● **WHAT IS BEING ASKED**
Copy out the stretch from the line that contains "As shown in this" through the line that contains "At what distance from the camera", keeping every character as it stands.

● **THE INPUT**

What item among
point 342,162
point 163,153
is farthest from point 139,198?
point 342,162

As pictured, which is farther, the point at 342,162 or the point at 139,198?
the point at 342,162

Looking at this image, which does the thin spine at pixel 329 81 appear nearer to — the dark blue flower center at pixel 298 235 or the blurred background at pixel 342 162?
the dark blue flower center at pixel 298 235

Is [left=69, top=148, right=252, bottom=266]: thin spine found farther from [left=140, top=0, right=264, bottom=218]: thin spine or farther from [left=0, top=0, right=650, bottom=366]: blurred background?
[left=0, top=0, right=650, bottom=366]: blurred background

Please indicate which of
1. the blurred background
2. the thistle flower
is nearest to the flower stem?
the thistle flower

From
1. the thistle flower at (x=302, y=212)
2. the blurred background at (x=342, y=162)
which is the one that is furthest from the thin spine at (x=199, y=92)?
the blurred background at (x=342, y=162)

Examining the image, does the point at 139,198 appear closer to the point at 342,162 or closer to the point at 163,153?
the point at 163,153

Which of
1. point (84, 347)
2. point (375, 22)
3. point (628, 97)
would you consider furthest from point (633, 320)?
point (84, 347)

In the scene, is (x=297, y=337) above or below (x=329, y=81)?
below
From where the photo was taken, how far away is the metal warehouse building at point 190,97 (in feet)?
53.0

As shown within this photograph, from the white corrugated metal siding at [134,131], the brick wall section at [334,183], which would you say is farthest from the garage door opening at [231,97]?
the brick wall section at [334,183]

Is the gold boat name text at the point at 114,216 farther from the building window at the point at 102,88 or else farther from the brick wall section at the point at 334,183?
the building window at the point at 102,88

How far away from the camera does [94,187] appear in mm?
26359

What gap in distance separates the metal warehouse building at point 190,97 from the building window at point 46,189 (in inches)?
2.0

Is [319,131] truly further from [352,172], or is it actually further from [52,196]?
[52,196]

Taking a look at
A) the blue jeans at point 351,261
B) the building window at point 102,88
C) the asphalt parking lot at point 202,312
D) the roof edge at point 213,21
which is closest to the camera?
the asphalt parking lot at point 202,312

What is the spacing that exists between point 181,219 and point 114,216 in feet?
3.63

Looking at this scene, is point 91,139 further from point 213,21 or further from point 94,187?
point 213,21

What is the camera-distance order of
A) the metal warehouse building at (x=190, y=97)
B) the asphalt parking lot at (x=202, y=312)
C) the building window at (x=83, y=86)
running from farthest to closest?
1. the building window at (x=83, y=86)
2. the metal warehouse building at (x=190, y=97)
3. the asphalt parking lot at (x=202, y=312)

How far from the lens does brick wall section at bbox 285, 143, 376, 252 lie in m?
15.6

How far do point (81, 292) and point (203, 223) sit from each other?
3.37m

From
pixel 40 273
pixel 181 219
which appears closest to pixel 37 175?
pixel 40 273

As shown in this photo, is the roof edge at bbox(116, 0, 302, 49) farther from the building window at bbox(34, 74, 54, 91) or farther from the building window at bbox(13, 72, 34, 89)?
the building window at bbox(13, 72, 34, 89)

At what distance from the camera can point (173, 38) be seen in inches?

--

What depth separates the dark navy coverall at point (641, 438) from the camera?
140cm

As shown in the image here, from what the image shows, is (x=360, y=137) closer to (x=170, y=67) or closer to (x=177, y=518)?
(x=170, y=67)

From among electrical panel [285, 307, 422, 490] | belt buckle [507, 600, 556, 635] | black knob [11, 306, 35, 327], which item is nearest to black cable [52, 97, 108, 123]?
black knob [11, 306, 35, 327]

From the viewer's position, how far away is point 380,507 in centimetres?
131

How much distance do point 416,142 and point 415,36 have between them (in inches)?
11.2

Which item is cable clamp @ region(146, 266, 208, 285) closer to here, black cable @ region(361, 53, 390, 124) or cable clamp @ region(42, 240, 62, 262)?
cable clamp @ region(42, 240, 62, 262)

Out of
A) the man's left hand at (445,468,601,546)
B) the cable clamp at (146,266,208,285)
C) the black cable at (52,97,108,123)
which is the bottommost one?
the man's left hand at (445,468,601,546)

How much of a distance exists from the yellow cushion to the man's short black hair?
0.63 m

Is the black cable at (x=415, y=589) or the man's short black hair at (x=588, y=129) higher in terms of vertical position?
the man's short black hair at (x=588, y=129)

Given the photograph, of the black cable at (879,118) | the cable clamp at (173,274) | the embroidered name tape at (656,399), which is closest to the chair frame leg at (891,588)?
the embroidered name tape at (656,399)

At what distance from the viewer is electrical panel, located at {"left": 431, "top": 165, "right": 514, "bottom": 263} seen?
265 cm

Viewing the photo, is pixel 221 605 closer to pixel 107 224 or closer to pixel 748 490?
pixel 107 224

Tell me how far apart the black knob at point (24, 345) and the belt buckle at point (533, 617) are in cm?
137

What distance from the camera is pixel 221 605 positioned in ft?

...

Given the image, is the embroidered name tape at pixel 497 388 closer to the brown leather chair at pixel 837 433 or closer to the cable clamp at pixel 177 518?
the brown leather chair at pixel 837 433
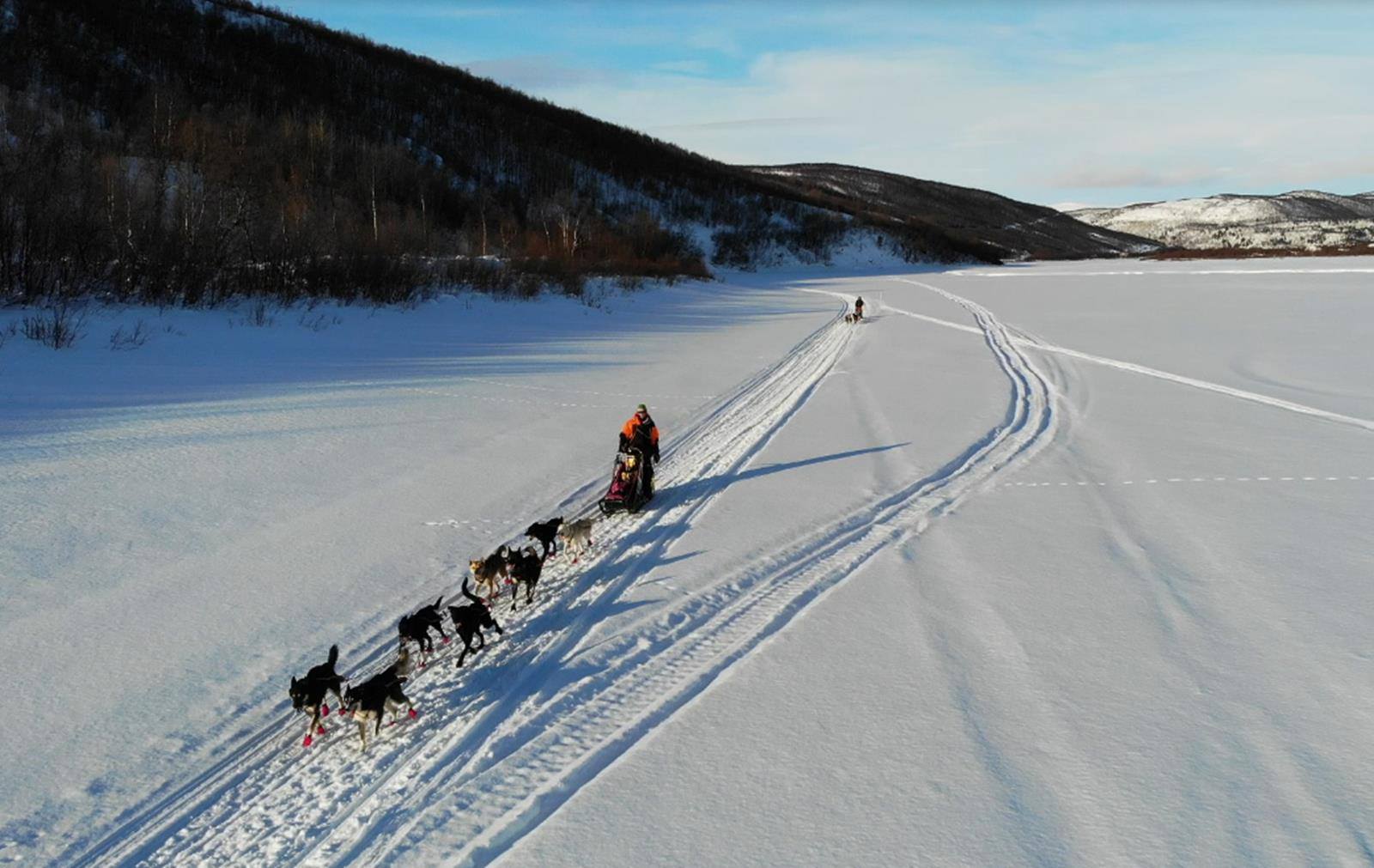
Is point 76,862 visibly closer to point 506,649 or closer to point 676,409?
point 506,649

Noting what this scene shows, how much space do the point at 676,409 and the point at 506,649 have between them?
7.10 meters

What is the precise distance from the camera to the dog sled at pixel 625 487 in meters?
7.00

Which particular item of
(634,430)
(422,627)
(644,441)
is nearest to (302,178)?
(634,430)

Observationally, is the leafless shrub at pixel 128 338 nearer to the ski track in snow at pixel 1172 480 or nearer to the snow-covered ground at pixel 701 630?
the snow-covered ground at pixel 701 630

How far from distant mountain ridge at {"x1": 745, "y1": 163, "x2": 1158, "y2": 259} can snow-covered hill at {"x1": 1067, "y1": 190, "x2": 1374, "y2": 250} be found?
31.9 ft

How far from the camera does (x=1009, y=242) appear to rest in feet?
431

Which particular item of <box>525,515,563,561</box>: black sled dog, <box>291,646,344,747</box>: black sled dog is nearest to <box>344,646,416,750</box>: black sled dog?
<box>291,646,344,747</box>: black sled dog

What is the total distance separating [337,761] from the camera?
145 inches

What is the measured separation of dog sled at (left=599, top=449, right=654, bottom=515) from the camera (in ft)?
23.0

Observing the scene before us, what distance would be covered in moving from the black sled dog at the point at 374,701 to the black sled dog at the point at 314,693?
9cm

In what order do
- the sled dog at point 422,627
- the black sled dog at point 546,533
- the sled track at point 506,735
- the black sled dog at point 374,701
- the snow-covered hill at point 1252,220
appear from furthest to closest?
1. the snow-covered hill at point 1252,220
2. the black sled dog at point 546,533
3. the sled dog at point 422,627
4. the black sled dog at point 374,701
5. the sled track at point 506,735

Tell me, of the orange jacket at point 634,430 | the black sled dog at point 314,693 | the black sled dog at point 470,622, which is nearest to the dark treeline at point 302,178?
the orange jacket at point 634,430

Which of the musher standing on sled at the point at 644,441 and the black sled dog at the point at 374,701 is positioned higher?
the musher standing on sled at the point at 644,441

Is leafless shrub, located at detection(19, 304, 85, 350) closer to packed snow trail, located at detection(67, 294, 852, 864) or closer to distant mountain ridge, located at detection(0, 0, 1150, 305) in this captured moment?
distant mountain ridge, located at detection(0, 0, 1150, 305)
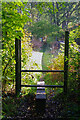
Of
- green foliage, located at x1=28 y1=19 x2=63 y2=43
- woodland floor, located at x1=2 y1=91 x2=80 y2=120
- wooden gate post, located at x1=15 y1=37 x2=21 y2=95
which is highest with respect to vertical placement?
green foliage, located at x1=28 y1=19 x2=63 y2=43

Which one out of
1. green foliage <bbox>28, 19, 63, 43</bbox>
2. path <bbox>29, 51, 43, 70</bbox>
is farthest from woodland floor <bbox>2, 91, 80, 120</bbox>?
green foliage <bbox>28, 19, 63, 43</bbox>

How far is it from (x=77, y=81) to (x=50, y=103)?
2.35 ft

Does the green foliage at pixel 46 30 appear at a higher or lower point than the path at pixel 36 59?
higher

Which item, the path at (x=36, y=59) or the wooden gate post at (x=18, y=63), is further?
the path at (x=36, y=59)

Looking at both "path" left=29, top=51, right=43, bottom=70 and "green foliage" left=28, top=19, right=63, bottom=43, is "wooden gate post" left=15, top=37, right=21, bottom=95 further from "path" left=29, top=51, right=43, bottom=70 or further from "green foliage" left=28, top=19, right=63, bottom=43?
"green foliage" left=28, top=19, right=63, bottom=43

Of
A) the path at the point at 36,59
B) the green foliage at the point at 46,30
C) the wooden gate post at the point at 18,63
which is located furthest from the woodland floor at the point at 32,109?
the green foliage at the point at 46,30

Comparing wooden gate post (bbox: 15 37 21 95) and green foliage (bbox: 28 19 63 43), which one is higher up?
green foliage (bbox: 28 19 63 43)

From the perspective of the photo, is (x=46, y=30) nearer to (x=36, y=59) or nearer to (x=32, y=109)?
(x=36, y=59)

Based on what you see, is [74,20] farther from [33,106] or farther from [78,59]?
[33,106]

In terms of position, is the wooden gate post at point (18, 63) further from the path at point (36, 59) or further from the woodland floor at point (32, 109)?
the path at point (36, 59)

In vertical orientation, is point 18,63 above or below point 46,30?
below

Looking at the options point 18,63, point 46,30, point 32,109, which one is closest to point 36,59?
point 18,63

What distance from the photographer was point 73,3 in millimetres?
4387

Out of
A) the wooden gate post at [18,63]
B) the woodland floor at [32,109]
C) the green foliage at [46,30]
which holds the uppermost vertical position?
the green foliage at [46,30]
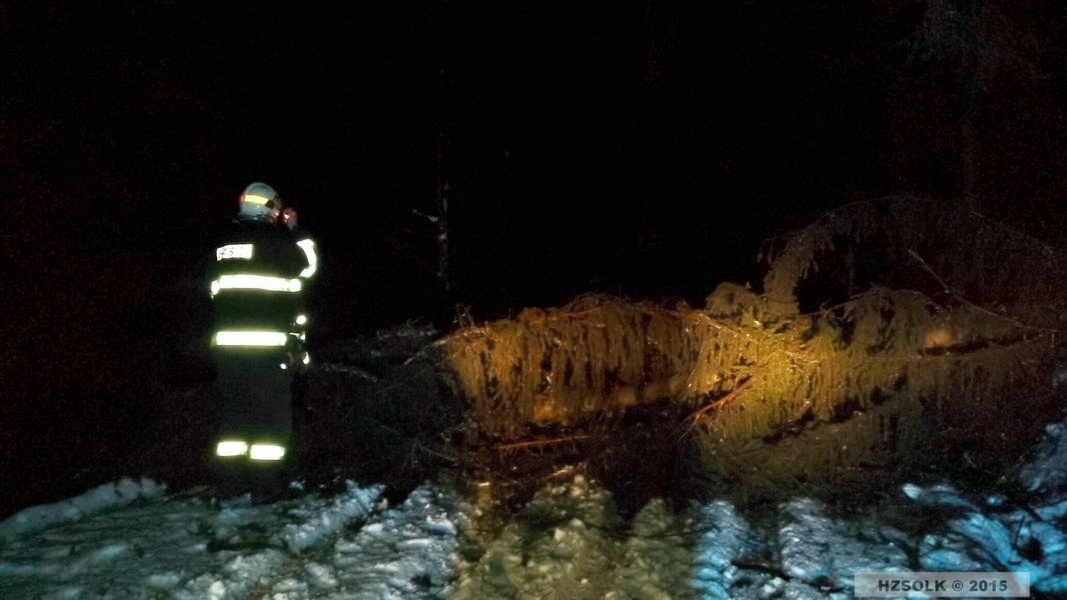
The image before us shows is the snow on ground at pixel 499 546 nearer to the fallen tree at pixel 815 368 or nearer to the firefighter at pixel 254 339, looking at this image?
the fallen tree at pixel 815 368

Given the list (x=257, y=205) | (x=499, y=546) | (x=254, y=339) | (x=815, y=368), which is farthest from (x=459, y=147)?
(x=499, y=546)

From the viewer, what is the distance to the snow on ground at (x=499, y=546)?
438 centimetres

● **RESPONSE FOR THIS EXERCISE**
As shown in this photo, is the roof edge at bbox(116, 0, 302, 49) farther from the building window at bbox(34, 74, 54, 91) or farther from the building window at bbox(13, 72, 34, 89)?
the building window at bbox(13, 72, 34, 89)

At what distance from the camera can point (173, 38) be seen in inches?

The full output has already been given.